La plus belle fille du lycée. Élégante, mystérieuse, inaccessible.
Et selon certaines rumeurs… elle aurait un faible pour Gabriel.
J'ai tourné la tête vers elle sans même m'en rendre compte.
Gabriel a tout de suite capté.
— « T'as craqué pour elle. », dit-il, sans me laisser le temps de nier.
Je me suis figé.
Et puis…
Il s'est levé, un sourire carnassier au coin des lèvres.
— « Rachelle ! », lança-t-il à travers la cantine.
Je suis devenu blanc. Elle s'est retournée. Tout le monde s'est retourné.
— « Viens t'asseoir avec nous. Y'a un pote à moi qui veut te parler. »
Mon cœur a explosé.
Mon corps a voulu fuir.
Mais ma fierté… m'a cloué sur place.
Rachelle s'est levée.
Et elle a marché vers nous.
Ce jour-là, j'ai compris que ma vie ne serait plus jamais la même.
Car quelqu'un venait de casser mes chaînes.
Et ce quelqu'un s'appelait Gabriel.
Chapitre 2/ suite
— Tu la regardes comme si elle était un mirage, souffle Gabriel avec un sourire narquois.
Ange détourne les yeux, le cœur pris de panique.
— Je ne… Non, c'est rien.
Mais Gabriel avait déjà compris. Rachelle. Bien sûr. Elle était sublime, elle dégageait une aura presque irréelle. Et il n'était pas le seul à le penser.
Gabriel se lève d'un pas tranquille et s'avance vers elle. Avant qu'Ange ait le temps de protester, il la salue, lui parle doucement, puis lui fait signe de venir les rejoindre.
Elle accepte.
Ange sent son estomac se nouer. Il a envie de disparaître.
Rachelle approche leur table, élégante, naturelle. Gabriel lui tire une chaise. Elle s'assoit… juste à côté de lui.
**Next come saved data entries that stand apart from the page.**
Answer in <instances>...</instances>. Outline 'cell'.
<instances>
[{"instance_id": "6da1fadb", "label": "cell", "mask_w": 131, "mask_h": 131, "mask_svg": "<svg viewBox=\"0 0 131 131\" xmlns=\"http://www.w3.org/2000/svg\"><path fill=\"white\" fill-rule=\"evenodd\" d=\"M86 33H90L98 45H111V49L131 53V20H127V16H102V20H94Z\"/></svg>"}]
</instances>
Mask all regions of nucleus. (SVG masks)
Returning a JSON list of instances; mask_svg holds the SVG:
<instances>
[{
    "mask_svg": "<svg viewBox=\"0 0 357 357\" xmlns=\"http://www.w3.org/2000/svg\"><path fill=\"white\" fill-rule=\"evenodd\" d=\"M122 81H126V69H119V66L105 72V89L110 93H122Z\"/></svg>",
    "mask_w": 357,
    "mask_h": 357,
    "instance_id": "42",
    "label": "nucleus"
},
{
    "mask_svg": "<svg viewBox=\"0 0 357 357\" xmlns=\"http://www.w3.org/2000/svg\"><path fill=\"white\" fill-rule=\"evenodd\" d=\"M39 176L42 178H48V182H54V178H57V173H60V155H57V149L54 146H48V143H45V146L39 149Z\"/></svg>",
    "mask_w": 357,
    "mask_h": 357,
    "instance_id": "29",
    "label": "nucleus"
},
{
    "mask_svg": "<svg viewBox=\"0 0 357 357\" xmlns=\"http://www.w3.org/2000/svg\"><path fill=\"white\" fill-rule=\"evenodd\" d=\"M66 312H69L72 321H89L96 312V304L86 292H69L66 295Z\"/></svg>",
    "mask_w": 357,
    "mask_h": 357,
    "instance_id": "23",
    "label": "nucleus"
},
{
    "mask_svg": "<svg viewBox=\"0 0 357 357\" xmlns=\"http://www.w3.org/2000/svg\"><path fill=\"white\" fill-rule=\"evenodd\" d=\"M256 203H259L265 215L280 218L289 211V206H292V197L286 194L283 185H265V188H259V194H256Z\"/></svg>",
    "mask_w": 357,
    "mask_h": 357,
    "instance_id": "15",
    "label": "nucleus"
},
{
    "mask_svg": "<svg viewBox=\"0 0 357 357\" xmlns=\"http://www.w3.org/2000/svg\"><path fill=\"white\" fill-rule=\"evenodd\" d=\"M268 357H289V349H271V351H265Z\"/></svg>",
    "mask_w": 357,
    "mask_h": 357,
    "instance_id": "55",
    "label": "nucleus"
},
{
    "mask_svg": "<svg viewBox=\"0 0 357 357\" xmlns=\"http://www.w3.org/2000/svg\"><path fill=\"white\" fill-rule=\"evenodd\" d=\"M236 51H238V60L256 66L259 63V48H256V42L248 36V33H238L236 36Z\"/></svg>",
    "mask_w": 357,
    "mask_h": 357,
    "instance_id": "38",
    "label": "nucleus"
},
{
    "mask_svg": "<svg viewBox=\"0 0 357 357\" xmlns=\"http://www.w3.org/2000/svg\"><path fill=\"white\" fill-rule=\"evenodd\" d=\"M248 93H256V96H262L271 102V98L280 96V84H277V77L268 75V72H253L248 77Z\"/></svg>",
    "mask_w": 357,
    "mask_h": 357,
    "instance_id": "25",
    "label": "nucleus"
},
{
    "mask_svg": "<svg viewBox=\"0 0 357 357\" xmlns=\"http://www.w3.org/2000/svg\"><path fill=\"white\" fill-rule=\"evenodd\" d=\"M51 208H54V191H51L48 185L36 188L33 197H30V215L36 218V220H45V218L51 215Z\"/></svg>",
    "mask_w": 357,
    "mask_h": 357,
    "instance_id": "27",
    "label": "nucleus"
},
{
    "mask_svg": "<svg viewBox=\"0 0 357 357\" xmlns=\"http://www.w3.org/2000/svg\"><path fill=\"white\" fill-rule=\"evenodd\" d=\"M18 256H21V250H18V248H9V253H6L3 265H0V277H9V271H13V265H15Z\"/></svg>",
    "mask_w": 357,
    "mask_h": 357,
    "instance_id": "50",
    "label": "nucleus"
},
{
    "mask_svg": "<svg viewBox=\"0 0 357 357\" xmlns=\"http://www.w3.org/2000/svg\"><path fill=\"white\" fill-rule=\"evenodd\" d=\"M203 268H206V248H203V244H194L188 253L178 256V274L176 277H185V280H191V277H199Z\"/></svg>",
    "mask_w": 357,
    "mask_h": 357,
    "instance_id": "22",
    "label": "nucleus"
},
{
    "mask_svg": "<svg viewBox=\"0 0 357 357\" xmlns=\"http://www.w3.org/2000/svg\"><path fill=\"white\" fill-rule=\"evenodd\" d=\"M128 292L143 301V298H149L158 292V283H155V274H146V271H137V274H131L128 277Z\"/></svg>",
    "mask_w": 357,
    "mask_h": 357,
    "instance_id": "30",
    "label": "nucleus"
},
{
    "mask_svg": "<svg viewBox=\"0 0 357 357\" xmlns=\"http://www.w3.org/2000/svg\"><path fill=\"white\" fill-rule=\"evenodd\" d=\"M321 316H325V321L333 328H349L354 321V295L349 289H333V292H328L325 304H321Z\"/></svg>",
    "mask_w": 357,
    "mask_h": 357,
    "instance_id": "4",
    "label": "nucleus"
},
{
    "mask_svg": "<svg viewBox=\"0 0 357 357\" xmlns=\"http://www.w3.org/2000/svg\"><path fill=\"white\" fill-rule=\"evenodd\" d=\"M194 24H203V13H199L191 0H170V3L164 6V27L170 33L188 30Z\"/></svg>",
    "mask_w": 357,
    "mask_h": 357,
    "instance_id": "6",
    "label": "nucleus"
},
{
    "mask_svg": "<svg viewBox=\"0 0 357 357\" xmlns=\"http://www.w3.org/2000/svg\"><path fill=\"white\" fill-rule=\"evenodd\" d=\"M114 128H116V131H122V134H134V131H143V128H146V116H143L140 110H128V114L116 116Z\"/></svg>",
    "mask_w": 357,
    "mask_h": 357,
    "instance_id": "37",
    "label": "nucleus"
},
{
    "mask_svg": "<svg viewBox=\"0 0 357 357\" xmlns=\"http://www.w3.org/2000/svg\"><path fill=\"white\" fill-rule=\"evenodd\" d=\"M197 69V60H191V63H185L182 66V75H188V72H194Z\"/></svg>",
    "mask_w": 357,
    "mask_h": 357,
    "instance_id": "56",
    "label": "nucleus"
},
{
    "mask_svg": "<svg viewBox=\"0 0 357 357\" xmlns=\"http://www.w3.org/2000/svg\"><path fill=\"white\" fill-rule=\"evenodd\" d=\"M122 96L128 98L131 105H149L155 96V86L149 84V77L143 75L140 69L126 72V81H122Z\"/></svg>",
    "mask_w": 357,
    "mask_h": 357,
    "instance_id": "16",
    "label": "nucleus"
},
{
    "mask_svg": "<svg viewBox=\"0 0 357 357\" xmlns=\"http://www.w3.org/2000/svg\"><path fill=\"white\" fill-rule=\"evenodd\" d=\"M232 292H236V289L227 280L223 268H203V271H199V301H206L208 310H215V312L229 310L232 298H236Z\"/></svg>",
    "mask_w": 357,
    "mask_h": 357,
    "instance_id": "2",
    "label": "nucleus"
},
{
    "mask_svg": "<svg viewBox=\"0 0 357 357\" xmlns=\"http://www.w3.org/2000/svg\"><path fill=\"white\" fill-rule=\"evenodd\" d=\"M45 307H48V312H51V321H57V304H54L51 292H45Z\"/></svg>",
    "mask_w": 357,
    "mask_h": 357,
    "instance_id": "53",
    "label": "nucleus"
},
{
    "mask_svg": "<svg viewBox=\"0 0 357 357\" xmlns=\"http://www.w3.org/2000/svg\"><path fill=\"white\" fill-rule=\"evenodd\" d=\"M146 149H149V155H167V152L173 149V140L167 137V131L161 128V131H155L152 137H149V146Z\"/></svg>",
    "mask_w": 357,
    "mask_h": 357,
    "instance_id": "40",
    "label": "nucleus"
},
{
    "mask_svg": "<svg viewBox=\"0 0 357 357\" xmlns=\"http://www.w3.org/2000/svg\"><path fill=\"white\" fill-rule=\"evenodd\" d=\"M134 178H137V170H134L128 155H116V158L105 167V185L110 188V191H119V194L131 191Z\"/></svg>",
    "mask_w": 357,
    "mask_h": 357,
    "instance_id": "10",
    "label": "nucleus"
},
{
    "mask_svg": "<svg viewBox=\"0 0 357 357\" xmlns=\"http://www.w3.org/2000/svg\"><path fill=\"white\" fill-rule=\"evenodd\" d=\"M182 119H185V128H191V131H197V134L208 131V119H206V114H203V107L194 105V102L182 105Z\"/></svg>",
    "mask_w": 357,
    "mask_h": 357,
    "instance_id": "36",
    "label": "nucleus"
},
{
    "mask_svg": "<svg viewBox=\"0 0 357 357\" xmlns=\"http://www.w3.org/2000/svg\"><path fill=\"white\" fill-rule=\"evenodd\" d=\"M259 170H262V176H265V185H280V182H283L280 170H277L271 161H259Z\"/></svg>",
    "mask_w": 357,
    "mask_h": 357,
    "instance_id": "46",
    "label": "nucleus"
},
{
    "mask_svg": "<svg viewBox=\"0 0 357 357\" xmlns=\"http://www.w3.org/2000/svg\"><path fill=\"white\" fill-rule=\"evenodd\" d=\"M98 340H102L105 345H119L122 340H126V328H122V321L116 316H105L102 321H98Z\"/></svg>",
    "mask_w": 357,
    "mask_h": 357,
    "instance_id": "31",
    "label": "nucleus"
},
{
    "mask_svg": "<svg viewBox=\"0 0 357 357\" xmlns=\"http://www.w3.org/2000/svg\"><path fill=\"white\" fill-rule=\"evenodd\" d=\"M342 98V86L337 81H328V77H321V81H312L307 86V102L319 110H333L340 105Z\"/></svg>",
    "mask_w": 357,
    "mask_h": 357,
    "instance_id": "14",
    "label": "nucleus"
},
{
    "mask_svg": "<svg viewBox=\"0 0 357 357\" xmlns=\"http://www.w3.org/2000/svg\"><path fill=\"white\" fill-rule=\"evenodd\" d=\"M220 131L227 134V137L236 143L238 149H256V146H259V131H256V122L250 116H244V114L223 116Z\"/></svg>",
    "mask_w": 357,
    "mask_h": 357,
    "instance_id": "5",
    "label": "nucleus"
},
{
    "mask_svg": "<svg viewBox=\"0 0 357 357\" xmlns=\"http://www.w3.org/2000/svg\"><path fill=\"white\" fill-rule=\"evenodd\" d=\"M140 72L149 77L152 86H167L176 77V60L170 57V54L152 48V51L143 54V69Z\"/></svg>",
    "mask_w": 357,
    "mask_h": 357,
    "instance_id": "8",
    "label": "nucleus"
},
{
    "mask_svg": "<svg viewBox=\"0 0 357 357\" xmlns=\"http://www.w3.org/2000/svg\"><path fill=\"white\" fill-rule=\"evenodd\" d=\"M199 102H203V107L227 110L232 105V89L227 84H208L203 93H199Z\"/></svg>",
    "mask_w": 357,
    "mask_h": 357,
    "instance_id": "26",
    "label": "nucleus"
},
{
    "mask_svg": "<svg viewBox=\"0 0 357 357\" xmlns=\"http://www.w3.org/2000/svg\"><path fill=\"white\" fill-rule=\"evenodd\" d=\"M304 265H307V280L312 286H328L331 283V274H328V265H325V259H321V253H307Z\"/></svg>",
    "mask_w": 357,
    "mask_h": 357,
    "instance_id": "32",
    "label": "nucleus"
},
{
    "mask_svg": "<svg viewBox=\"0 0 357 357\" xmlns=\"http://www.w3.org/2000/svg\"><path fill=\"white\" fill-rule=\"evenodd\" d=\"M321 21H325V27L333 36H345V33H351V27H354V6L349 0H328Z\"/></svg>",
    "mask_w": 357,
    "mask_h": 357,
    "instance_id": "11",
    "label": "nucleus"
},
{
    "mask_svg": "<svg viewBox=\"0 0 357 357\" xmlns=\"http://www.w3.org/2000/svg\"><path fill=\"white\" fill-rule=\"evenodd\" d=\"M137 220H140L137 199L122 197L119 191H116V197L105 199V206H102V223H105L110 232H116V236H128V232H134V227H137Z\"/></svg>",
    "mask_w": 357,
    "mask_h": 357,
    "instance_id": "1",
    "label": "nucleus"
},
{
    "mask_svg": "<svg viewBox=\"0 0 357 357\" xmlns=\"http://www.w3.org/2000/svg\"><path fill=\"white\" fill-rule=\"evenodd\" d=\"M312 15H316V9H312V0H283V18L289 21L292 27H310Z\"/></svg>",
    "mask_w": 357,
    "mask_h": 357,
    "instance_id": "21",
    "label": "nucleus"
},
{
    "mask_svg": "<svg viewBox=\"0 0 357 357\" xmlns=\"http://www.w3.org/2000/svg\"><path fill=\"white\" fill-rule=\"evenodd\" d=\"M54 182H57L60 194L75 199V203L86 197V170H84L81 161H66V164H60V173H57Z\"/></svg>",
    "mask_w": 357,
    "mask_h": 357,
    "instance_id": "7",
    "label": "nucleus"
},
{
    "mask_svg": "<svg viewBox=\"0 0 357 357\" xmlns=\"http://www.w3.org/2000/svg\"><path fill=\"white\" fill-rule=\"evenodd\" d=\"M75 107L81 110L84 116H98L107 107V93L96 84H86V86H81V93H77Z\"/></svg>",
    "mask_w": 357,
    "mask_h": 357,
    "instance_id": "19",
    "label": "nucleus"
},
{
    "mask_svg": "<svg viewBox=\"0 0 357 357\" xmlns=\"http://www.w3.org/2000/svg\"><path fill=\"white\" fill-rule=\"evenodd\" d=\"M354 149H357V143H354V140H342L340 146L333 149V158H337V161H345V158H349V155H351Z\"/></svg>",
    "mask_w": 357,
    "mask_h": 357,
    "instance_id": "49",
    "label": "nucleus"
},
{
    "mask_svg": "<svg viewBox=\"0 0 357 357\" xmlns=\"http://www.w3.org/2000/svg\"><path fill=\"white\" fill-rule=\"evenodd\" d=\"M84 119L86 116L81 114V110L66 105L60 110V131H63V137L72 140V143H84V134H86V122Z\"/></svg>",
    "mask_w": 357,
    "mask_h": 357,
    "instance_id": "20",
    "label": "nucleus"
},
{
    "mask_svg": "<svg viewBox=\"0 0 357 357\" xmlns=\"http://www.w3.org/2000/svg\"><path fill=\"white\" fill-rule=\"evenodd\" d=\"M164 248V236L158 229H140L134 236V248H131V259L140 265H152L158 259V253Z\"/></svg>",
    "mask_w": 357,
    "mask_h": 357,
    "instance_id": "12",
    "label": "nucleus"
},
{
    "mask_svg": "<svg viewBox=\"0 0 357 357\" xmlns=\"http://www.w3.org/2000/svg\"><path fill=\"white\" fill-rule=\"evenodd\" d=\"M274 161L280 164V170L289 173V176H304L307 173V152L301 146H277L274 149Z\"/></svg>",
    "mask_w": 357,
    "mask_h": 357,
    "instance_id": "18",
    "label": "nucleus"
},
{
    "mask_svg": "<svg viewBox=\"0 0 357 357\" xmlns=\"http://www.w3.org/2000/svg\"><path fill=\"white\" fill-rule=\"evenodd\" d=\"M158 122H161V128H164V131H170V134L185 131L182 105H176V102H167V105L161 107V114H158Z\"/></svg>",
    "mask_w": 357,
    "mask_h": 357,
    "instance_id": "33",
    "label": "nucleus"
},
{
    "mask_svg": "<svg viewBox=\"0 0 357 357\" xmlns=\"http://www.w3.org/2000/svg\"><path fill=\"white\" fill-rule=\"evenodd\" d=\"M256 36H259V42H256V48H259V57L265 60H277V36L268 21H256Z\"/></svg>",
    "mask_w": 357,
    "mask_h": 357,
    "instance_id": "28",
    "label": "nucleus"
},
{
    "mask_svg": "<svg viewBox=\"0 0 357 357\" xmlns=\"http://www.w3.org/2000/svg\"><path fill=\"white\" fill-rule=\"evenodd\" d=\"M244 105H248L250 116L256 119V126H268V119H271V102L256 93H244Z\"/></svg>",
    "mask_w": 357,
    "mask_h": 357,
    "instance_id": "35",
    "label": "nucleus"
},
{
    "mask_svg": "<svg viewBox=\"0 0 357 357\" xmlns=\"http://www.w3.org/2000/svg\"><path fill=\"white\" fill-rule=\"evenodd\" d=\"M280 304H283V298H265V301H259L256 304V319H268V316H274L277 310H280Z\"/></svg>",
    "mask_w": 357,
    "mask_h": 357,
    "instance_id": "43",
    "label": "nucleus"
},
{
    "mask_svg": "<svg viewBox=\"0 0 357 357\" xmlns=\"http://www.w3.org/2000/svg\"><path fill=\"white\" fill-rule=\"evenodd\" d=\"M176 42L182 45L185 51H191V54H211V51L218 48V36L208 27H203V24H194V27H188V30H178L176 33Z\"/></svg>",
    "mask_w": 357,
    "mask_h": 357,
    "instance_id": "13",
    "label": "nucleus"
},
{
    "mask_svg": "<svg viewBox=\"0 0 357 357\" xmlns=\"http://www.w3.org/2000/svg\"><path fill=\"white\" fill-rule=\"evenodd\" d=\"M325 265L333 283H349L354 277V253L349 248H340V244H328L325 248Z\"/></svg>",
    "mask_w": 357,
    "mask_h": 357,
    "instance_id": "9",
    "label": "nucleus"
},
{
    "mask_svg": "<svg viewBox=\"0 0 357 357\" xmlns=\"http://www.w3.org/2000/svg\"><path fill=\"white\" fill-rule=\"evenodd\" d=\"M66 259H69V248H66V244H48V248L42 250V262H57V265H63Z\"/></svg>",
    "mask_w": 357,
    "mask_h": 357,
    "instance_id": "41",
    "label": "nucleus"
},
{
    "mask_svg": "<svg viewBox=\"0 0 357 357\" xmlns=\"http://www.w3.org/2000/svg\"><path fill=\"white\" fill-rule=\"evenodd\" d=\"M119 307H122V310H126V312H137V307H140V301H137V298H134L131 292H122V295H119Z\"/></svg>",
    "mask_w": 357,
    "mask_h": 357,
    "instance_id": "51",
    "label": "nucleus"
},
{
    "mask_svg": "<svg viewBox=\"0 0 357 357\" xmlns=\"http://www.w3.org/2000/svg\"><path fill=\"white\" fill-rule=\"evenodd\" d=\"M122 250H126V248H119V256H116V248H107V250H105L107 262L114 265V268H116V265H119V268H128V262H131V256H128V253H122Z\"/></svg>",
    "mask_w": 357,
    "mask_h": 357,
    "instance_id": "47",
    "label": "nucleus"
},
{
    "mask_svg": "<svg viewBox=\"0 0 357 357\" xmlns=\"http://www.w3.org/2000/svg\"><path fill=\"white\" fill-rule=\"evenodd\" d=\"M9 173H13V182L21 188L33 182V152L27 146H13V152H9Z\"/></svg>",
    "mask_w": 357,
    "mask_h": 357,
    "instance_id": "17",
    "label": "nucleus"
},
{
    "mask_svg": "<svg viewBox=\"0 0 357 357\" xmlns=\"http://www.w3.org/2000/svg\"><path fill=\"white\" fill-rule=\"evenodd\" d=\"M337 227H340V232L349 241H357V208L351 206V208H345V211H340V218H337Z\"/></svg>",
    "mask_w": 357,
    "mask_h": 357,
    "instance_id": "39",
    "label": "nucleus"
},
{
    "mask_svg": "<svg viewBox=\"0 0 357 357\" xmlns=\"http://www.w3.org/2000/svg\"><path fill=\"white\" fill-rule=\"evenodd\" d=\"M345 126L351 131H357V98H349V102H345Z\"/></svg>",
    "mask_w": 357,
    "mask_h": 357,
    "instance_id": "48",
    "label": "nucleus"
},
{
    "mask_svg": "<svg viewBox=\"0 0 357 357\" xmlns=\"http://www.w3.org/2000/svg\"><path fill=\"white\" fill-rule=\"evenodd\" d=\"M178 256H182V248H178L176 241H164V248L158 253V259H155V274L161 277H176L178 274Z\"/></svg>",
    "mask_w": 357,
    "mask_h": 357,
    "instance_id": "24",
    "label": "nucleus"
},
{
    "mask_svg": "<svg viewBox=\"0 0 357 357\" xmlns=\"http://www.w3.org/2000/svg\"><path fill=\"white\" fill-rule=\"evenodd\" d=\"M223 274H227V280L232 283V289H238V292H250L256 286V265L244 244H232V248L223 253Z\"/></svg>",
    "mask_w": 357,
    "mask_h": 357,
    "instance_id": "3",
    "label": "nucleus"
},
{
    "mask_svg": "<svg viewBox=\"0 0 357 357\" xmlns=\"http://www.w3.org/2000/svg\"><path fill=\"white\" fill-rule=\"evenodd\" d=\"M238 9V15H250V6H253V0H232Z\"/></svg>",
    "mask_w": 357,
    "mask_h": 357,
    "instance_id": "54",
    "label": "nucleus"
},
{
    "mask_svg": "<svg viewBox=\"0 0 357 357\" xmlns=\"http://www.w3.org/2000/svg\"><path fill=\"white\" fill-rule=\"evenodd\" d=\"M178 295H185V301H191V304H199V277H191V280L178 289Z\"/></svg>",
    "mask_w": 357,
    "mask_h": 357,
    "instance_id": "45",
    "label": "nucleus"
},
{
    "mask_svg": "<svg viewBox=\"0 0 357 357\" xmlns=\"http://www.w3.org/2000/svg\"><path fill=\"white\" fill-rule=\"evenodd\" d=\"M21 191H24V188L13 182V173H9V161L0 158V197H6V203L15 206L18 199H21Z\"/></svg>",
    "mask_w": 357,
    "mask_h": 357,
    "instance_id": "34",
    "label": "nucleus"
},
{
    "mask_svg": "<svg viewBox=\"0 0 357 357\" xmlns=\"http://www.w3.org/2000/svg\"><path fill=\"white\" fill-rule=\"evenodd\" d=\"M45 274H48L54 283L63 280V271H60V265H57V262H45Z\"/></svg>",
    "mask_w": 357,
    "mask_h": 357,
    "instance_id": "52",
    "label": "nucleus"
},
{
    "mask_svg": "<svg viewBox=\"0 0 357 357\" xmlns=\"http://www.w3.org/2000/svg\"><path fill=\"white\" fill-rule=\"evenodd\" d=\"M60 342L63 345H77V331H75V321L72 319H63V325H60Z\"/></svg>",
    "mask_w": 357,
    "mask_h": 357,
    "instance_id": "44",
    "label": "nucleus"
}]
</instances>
— Salut, dit-elle en regardant à peine Ange, avant de fixer son attention sur Gabriel.
— Voici Ange, dit calmement Gabriel, un gars que je respecte beaucoup.
— Enchantée, répond-elle poliment, mais sans chaleur.
Ange tente de sourire, de dire quelque chose, mais rien ne vient.
La conversation démarre… entre Gabriel et Rachelle. Ils échangent facilement, parlent de musique, de la soirée de ce soir. À chaque fois qu'Ange essaie d'entrer dans la discussion, les réponses de Rachelle sont brèves :
— Ah d'accord.
— Ouais.
— Hmhm.
— Je vois.
Pas de méchanceté. Mais pas non plus d'intérêt.
Ange sent son cœur se serrer.
Gabriel, attentif, se penche discrètement vers lui et lui chuchote :
— Parle-lui de ses goûts en film. Demande-lui ce qu'elle aime, mais fais genre t'es curieux, pas désespéré.
Ange tente le coup, maladroitement.
— Euh… et toi Rachelle, t'aimes bien les films ou…?
Elle tourne légèrement la tête, lui répond rapidement :
— J'en regarde quand j'ai le temps.
Puis elle revient vers Gabriel, lui lançant un sourire sincère :
— Et toi, t'as déjà vu A Quiet Place ? J'ai adoré.
Ange baisse les yeux.
Gabriel sent que ça ne va pas. Alors, pour couper court à la gêne, il propose soudain :
— Et si on sortait ce soir ? Toi, moi… et peut-être Ange aussi, si t'es d'accord ?
Rachelle hoche la tête avec un sourire, mais ses yeux sont posés uniquement sur Gabriel.
— Oui, pourquoi pas. Appelle-moi.
Alors qu'elle s'apprête à partir, Gabriel murmure à Ange :
— Dis-lui au revoir. Confiant.
— Euh… au revoir, dit Ange d'un ton hésitant.
Rachelle, déjà en train de s'éloigner, se retourne à peine :
— Oui, oui, au revoir.
Silence.
Gabriel se rassoit, croise les bras, un léger sourire aux lèvres. Ange, lui, a le cœur en vrac.
— Tu m'as mis dans une situation trop gênante, murmure-t-il. C'est clair qu'elle n'est pas attirée par moi.
Gabriel le regarde droit dans les yeux.
— Tu crois que j'ai toujours été comme ça ? Frère, l'attention, ça se provoque. Elle te voit encore comme un gars effacé. Ce soir, présente-toi autrement. Parle avec le corps, pas juste avec la bouche. Ta posture, ton regard… c'est ça qui renverse la table.
— Tu crois que je peux encore… ?
— Bien sûr que tu peux. Tu veux la fille ? Alors deviens le mec qui peut la séduire. Commence ce soir.
Ange inspire profondément. Une nouvelle peur naît en lui… mais aussi, une étincelle.